What should we do? We must continue to do what we have been doing: using masks, avoiding poorly ventilated spaces, and practicing social distancing techniques to slow down transmission and deter further waves triggered by these new variants. We also need to vaccinate as many people as possible in as many places as possible and reduce the number of cases and the likelihood that the virus will generate new variants and escape the mutants as soon as possible. And for that, it is vital that public health officials, the government and non-governmental organizations address the variability and equality of vaccines at the local and global level.

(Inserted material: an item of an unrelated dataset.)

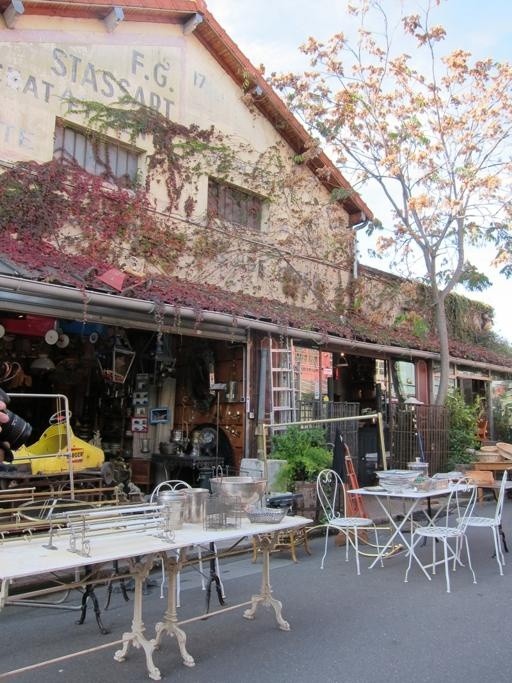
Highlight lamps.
[94,268,128,293]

Paulo Verardi is currently an Associate Professor of Virology and Vaccinology in the Department of Pathobiology at the University of Connecticut (UConn) and an investigator at the Center for Excellence for Vaccine Research (CEVR) at UConn. He holds a bachelor’s degree in biology from the Federal University of Rio Grande do Sul in Brazil and a doctorate in comparative pathology from the University of California, Davis. He joined UConn as an assistant professor in 2008. He is a member of the American Society of Virology (ASV), the American Society of Microbiology (ASM), the American Society of Immunologists (AAI), and the American Society of Gene and Cell Therapy (ASGCT). In 2013, he received the ASM Award for Outstanding Service to the Global Engagement Committee. Serves as a grant reviewer for the National Institutes of Health (NIH) since 2005. Verardi has a broad background in molecular biology, virology and immunology, with an interest in the development of vaccines and immunotherapeutic vectors. He has worked on immunomodulatory vaccinia genes, cytokines as immunosuppression and enhancement agents, the development of vaccinia-based vaccinia vaccines, safer and more effective smallpox and AIDS vaccine vectors, vaccines and the design of safer and diagnostic data for fever. Valley, foot – and – mouth disease, and swine reproductive and respiratory syndrome. More recently, he has worked on developing vaccine platforms for the rapid development and deployment of vaccines for new viruses and emerging threats such as Zika virus, SARS-CoV-2 and a number of other mosquito and tick-borne agents such as the Powassan virus.

This article is courtesy of the conversation.